- [課題 a]: エントリのうち「In the image, does」を含む行から最後の行までを、両端を含めてそのまま繰り返してください。画像は回答に含めないでください。

- [本文]:
高すぎるとされる携帯電話料金を巡って、携帯電話料金の4割引き下げ論も叫ばれてきた。また、携帯電話料金の4割引き下げ論とともに、総務省では「消費者保護ルールの検証に関するワーキンググループ」(以下WG)も開催されてきた。WGでは、電気通信サービスの消費者保護のあり方を検討するに際しての基本的な視点を共有することを目的に、消費者が安心して電気通信サービスを利用できる環境の確保等の議論がなされている。たとえば個別の論点として、携帯電話の契約時の説明の在り方および手続時間等の長さへの対応や携帯電話契約の料金プランの複雑さ等も指摘されている。

そして、携帯電話料金の引き下げに向けて、安価に手に入れることができる中古端末の流通を促すことが話題となっている。当記事によれば、携帯電話の中古市場を調査し、問題が発覚した場合に是正を求めることや、株式と商品先物をひとつの取引所で売買できる「総合取引所」も2020年度頃に創設することも検討されているとのことだ。

携帯電話料金が問題とされる理由は何だろうか。

たとえば、通信、電力、ガス、鉄道、郵便などのネットワーク産業は競争が不在になりやすい。いわゆるライフラインと呼ばれるインフラ事業は、新規参入者がいると重複してしまう。経済学で「自然独占」と言われるようなインフラ事業は、きわめて大きな初期コストが発生する。このような独占が生じやすい産業では、非効率的な経営に陥り、利用者に高い料金を設定する、ほかに選択肢がない利用者に不満足なサービスを提供するといったことも過去には行われてきた。そして、多くの国ではこのような産業について、(1)インセンティブの強化、(2)料金格差の設定、(3)市場開放、(4)規制機関の独立性、といった規制改革も実施された。

- [課題 b]: 本文の「そして、携帯電話料金の引き下」から「も検討されているとのことだ。」までを、両端を含めて正確に書き写してください。

- [抜粋エントリ]:

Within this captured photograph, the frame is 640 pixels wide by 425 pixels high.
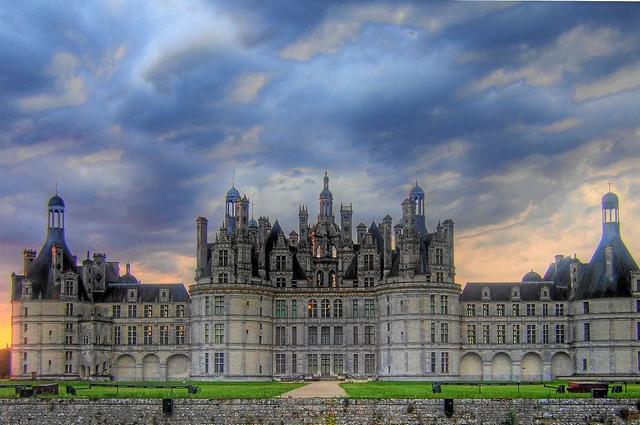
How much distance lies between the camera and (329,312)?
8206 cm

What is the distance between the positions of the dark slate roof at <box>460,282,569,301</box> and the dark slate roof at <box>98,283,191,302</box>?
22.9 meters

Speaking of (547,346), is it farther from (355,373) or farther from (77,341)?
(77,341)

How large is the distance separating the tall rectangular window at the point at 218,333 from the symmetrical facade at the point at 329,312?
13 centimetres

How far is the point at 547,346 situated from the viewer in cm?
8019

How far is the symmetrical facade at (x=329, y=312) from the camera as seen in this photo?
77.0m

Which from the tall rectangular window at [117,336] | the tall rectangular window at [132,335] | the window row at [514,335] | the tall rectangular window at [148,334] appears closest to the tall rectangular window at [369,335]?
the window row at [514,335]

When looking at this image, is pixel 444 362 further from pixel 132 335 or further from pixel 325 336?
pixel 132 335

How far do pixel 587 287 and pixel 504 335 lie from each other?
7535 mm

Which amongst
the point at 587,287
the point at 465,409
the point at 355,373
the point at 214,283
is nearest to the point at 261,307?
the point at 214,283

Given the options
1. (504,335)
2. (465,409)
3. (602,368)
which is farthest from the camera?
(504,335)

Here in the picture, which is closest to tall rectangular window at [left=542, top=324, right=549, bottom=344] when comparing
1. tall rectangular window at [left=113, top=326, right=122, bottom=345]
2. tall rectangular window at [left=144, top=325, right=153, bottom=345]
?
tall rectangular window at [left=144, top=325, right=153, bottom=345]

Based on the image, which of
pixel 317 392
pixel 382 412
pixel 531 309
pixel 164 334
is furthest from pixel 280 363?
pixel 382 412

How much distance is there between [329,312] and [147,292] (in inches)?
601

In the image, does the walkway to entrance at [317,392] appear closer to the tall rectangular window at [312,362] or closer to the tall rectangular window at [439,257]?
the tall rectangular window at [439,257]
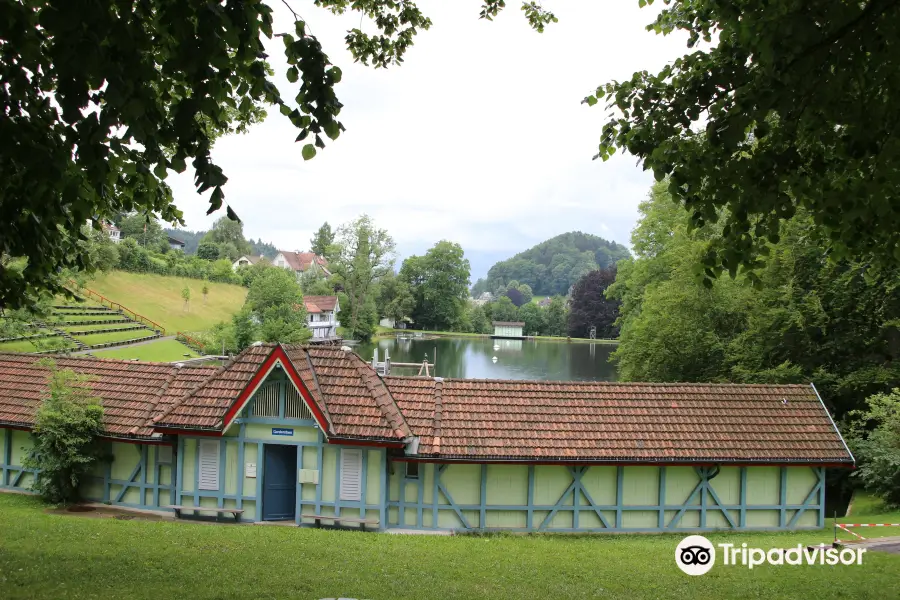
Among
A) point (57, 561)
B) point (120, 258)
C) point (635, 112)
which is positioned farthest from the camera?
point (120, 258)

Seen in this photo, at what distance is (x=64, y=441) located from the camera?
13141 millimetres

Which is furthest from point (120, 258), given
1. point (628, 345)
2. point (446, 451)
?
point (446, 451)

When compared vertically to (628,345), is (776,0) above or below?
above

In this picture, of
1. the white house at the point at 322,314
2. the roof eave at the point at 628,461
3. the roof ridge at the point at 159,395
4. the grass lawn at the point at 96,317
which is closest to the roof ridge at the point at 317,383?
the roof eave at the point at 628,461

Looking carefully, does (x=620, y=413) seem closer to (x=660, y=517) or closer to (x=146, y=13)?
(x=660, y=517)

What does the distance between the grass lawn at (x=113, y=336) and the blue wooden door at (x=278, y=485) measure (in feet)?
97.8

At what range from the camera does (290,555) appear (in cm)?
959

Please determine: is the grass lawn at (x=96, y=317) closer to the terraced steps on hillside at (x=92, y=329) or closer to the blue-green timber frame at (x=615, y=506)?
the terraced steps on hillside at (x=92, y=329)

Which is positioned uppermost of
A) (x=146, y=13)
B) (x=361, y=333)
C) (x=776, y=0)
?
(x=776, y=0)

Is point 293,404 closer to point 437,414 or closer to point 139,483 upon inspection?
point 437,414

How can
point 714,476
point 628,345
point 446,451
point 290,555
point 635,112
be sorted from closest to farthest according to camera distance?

- [正解 a]:
In the image, does the walkway to entrance at [317,392] appear closer to the tall rectangular window at [312,362] or closer to the tall rectangular window at [439,257]?
the tall rectangular window at [439,257]
Among
A) point (57, 561)
B) point (120, 258)
C) point (635, 112)
which is positioned farthest from the camera?
point (120, 258)

Seen in this photo, at what distance is (x=64, y=441) located from the camera?
13141 millimetres

Which is furthest from point (120, 258), given
1. point (628, 345)
2. point (446, 451)
?
point (446, 451)

When compared vertically to (628,345), is (776,0) above or below?
above

In this picture, of
1. the white house at the point at 322,314
2. the roof eave at the point at 628,461
3. the roof ridge at the point at 159,395
4. the grass lawn at the point at 96,317
which is closest to the roof ridge at the point at 317,383?
the roof eave at the point at 628,461

Looking carefully, does (x=620, y=413) seem closer to (x=660, y=517) or closer to (x=146, y=13)?
(x=660, y=517)

What does the distance between the grass lawn at (x=113, y=336) and the blue wooden door at (x=278, y=485) measure (in feet)?
97.8

At what range from the camera does (290,555) appear (in cm)?
959

Please determine: is the grass lawn at (x=96, y=317) closer to the terraced steps on hillside at (x=92, y=329) or closer to the blue-green timber frame at (x=615, y=506)?
the terraced steps on hillside at (x=92, y=329)

Which is positioned uppermost of
A) (x=146, y=13)
B) (x=361, y=333)
C) (x=776, y=0)
?
(x=776, y=0)

Is point 293,404 closer to point 437,414 or closer to point 139,483 upon inspection?
point 437,414

How can
point 714,476
point 628,345
point 446,451
point 290,555
point 635,112
be sorted from closest to farthest according to camera distance?

- [正解 b]:
そして、携帯電話料金の引き下げに向けて、安価に手に入れることができる中古端末の流通を促すことが話題となっている。当記事によれば、携帯電話の中古市場を調査し、問題が発覚した場合に是正を求めることや、株式と商品先物をひとつの取引所で売買できる「総合取引所」も2020年度頃に創設することも検討されているとのことだ。